» TASK A
In the account of the Aerdi campaign against the Fruztii, list every place name that appears in the paragraph beginning "With the defeat of the Fruztii at Johnsport".
» TASK B
Please answer from the account of the Aerdi campaign against the Fruztii: what did Caldni Vir order done with the standard of the Naelax prince?

» EXTRACT TO READ
+ + + +
In the spring of 108 CY, Aerdi forces massed in the frontier town of Knurl. With Knight Protectors of the Great Kingdom in the vanguard, the force swept northeast, between the Rakers and the Blemu Hills, in a march to the sea. By autumn, after having been met with relatively light resistance, the Aerdi succeeded in uprooting most Fruztii encampments, and the foundations of a great stronghold were laid at Spinecastle. The Aerdi freed Johnsport in a pitched battle with the barbarians before the onset of winter. Sensing that this would be only the first phase of a long struggle, Aerdi commanders summoned thousands of contingents from North Province over the objections of the herzog, a Hextorian who had wanted to lead the forces into battle himself.
With the defeat of the Fruztii at Johnsport, the call went out that winter, and thousands of their kinsmen poured south along the Timberway the next year. Marching through passes in the Rakers, they assembled and attacked the works underway at Spinecastle, focusing their assault on the heart of the Aerdi fortifications. The defenders, including the bulk of the elite Aerdi infantry, were quickly outflanked and surrounded. A young Knight Protector of the Great Kingdom, Caldni Vir, a Heironean cavalier from Edgefield, commanded a large cavalry force patrolling the hills when the barbarian force struck. As part of the contingent led by the herzog into the north, he pivoted and headed back to Spinecastle while anticipating orders from his liege to counterattack. When the courier of the herzog delivered orders for Vir to pull back to the south in retreat, he spat in disgust and ordered the standard of the Naelax prince to be trampled in the mud. He then raised the standard of the Imperial Orb and charged.
+ + + +
» RECORDED DATA
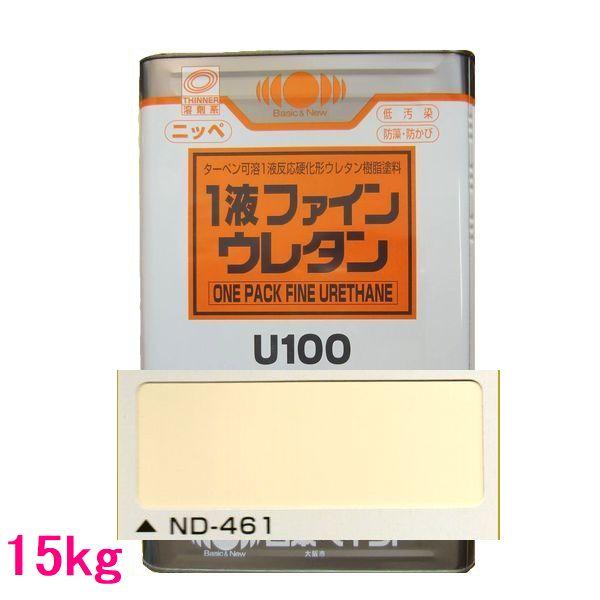 一液ファインウレタン　ペンキ　　塗料 1液ファインウレタンU100 （15kg）【日本塗料工業会色22〜52】【淡彩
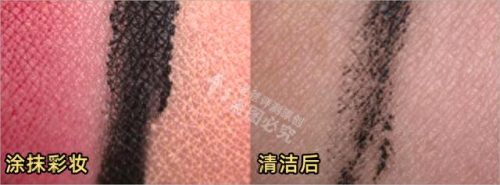 十大公认的卸妆膏排行榜(十大公认的卸妆膏)插图12 十大公认的卸妆膏排行榜(十大公认的卸妆膏)插图12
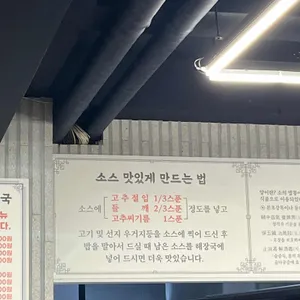 어무이맛양평해장국 리뷰 사진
+ + + +
» EXERCISE RESULT A
Johnsport, the Timberway, the Rakers, Spinecastle, the Great Kingdom, Edgefield

» EXERCISE RESULT B
He ordered it to be trampled in the mud.